▶ [Page]
◇ ◇ ◇ ◇ ◇ ◇ ◇

During the worst of the recession, in April 2009, Alan S. Blinder ’67 was invited to ­dinner at the White House.

President Obama ­wanted to speak with him and other prominent economists, including Blinder’s colleague Paul Krugman, though the guests didn’t know why. A week later, in the White House family dining room, the purpose of the meeting became clear. Obama sat with his top advisers, including then-chief of staff Rahm Emanuel, then-chairwoman of the Council of Economic Advisers Christina Romer, and Treasury secretary Timothy Geithner, and asked the economists on the other side of the table whether the federal government should seize the nation’s top banks.

At the time, there was great concern that the nation’s leading banks could collapse, possibly leading to a second Great Depression. Krugman, from his perch as a columnist at The New York Times, had been calling on Obama to nationalize the banks — he felt that widespread failure was possible, and with nationalization, the taxpayer could share in a banking recovery. Blinder, like many in the administration, felt that approach was too risky and could worsen the damage. As the economists went back and forth, “you could sort of deduce that Obama wanted to hear the reasons that some of these outsiders had been such vocal critics of the administration, although I had not been,” remembers Blinder. “He wanted to hear the interactions.” (Blinder believes the White House also hoped the dinner would prompt Krugman to become more sympathetic in his Times columns but adds: “History will record that it didn’t work.”)

Blinder’s position prevailed: The banks were not nationalized, and the industry stabilized.

To the public, Blinder, 65, isn’t as well-known as Krugman, his Nobel Prize-winning colleague. Like Krugman, the left-leaning Blinder is a public intellectual who often writes newspaper columns — though his frequently run in the conservative Wall Street Journal and tend to cite more statistics. Blinder has spent time in government service, figuring out how to marry the ideals of economic theory with the practice of diplomacy and political wrangling. Krugman chose instead the route of academic and commentator who embraces a more ideological approach and a sharper tongue.

But Blinder is a towering figure in economics circles, serving briefly as vice chairman of the Federal Reserve Board and influencing the last two Democratic administrations. Recently, he has emerged as a staunch defender of the Fed’s actions to bolster the economy and has met occasionally with Obama and Geithner to discuss ways to stimulate the economy and reduce unemployment.

The White House dinner discussion about the banks was not Blinder’s only contribution to the national debate: He prompted the administration to think seriously about what became one of its signature policies in response to the recession — the Cash for Clunkers program that created a subsidy for consumers to trade in old, gas-guzzling cars for new ones as a form of stimulus. Having encountered the idea in 1992 as a member of President Clinton’s Council of Eco­nomic Advisers, Blinder began researching it again in 2008 as the economy began a steep decline. “We were grappling with — how do you stimulate the economy, how do you help the environment, how do you help the poor?” Blinder recalls. “With Cash for Clunkers, you had the trifecta.” He extolled the program’s virtues in a column for the Times, and eventually Geithner studied Blinder’s research and endorsed the idea.

◇ ◇ ◇ ◇ ◇ ◇ ◇

▶ [Extracted information]
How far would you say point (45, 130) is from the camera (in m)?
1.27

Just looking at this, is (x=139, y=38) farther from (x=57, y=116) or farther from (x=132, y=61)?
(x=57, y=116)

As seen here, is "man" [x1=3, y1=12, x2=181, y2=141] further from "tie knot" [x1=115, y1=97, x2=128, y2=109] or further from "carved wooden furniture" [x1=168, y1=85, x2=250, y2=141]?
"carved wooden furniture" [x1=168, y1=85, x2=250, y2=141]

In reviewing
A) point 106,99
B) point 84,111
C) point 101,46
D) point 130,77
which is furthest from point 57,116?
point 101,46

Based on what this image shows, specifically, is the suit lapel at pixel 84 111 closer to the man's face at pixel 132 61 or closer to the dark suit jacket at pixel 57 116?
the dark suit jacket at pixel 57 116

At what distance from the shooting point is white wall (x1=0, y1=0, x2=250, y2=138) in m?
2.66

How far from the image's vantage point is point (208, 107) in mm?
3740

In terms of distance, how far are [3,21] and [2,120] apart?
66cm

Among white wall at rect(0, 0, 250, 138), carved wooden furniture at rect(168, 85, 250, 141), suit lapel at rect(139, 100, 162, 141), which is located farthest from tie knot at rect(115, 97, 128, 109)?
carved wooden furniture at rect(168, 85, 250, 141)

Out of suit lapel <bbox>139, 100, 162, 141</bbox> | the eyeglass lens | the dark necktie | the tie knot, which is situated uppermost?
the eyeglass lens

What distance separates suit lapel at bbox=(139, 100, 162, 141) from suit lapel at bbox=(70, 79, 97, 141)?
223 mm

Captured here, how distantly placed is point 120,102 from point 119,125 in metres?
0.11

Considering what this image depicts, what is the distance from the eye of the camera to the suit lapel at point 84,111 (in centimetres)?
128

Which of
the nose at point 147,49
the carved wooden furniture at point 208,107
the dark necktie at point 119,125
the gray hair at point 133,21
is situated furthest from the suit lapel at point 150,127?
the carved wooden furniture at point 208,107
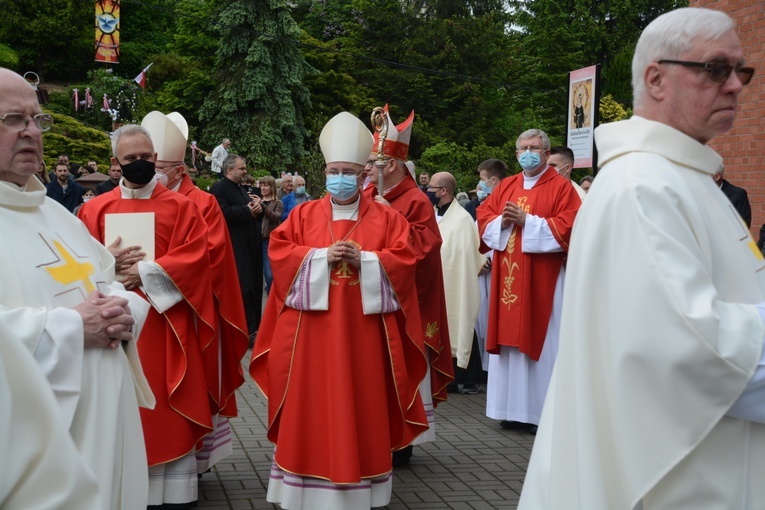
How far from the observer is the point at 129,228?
5.14 meters

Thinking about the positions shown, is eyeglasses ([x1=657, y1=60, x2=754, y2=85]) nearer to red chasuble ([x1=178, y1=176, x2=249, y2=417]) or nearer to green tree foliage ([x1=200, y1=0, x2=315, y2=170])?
red chasuble ([x1=178, y1=176, x2=249, y2=417])

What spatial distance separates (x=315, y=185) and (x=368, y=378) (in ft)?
74.2

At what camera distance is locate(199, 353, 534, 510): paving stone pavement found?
5.81m

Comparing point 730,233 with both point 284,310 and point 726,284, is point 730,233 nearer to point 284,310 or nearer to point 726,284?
point 726,284

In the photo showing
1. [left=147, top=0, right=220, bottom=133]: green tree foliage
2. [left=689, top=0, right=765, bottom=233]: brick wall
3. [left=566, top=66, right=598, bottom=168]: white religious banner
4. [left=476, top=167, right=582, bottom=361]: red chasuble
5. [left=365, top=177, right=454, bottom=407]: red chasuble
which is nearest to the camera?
[left=365, top=177, right=454, bottom=407]: red chasuble

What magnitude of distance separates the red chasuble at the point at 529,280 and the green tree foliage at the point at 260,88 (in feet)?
88.7

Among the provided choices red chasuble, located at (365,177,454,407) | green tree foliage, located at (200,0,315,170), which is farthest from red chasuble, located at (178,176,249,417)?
green tree foliage, located at (200,0,315,170)

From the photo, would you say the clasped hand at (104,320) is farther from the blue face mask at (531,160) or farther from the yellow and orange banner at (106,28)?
the yellow and orange banner at (106,28)

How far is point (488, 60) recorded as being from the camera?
42.1 meters

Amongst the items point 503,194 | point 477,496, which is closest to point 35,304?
point 477,496

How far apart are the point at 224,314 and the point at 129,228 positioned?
3.50 ft

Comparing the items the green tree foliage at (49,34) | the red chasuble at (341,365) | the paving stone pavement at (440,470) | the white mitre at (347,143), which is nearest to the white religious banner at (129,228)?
the red chasuble at (341,365)

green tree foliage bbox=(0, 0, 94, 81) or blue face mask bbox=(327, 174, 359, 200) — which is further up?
green tree foliage bbox=(0, 0, 94, 81)

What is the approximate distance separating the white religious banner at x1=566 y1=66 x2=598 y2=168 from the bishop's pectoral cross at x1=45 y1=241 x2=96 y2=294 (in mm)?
8866
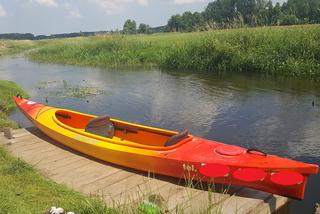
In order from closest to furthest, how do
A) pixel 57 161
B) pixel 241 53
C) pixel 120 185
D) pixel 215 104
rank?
1. pixel 120 185
2. pixel 57 161
3. pixel 215 104
4. pixel 241 53

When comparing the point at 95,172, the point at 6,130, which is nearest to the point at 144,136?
the point at 95,172

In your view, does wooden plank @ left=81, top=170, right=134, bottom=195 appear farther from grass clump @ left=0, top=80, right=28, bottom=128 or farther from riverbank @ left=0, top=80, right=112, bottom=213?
grass clump @ left=0, top=80, right=28, bottom=128

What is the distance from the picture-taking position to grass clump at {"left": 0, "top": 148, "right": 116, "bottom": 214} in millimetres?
4484

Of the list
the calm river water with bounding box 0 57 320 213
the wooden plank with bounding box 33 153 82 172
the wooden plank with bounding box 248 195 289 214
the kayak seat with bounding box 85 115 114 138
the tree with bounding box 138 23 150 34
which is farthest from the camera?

◇ ◇ ◇ ◇ ◇ ◇ ◇

▶ [Requirement 1]
For each statement, state whether the article on Alan Blinder supports it, answering yes or no and quoting the deciding words of the article: (a) Blinder's White House dinner invitation came in April 2009; (b) the nation's top banks were nationalized; (c) Blinder was over 70 at the time of writing.
▶ [Requirement 2]
Print the part of the records that opens with the line containing "What is the approximate" and closes with the line containing "4. pixel 241 53", including both of those lines, and leave out any pictures.
The article and the records were drawn from separate sources.

▶ [Response 1]
(a) Yes: "in April 2009, Alan S. Blinder ’67 was invited to"
(b) No: "The banks were not nationalized, and the industry stabilized."
(c) No: "Blinder, 65"

▶ [Response 2]
What is the approximate distance separating the white religious banner at x1=566 y1=66 x2=598 y2=168 from the bishop's pectoral cross at x1=45 y1=241 x2=96 y2=294 (in mm)?
8866
In order from closest to furthest, how do
A) pixel 57 161
B) pixel 241 53
C) pixel 120 185
D) pixel 215 104
rank?
1. pixel 120 185
2. pixel 57 161
3. pixel 215 104
4. pixel 241 53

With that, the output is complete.